Task objective: Quote the text from all of the following material word for word, leaving the pictures out of your answer.
○ ○ ○ ○ ○ ○ ○
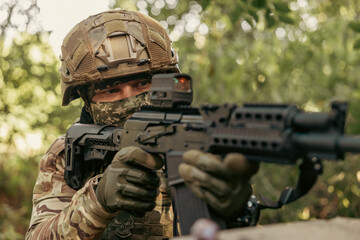 Obraz premium Armed military operator aiming a rifle during a combat patrol mission.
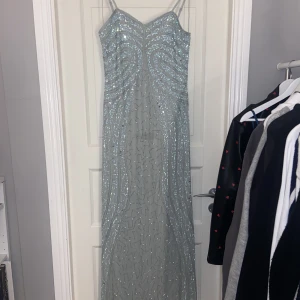 Glittrig maxiklänning  - Grön/grå/blå maxiklänning med lappen kvar. Nypris 1445. Litet hål i yttersta tyget vid dragkedjan men inget som påverkar dess funktion (därav priset)😊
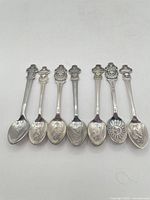Seven Rolex Bucherer souvenir teaspoons laid out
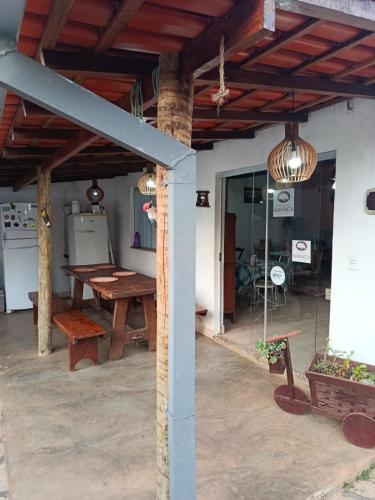 a patio with a wooden table and a wooden ceiling at POUSADA MANACÁ DA SERRA in Vargem Bonita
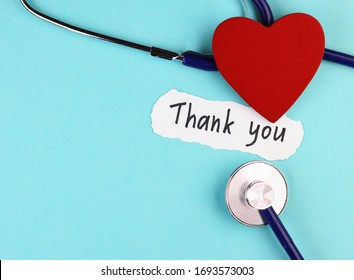 Medical Stethoscope, Red Healthy Heart And Thank You Doctor Text On Blue Background. Concept Of Gratitude To Health Workers During A Pandemic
○ ○ ○ ○ ○ ○ ○
Task answer:
 Obraz premium Armed military operator aiming a rifle during a combat patrol mission.
 Glittrig maxiklänning  - Grön/grå/blå maxiklänning med lappen kvar. Nypris 1445. Litet hål i yttersta tyget vid dragkedjan men inget som påverkar dess funktion (därav priset)😊
Seven Rolex Bucherer souvenir teaspoons laid out
 a patio with a wooden table and a wooden ceiling at POUSADA MANACÁ DA SERRA in Vargem Bonita
 Medical Stethoscope, Red Healthy Heart And Thank You Doctor Text On Blue Background. Concept Of Gratitude To Health Workers During A Pandemic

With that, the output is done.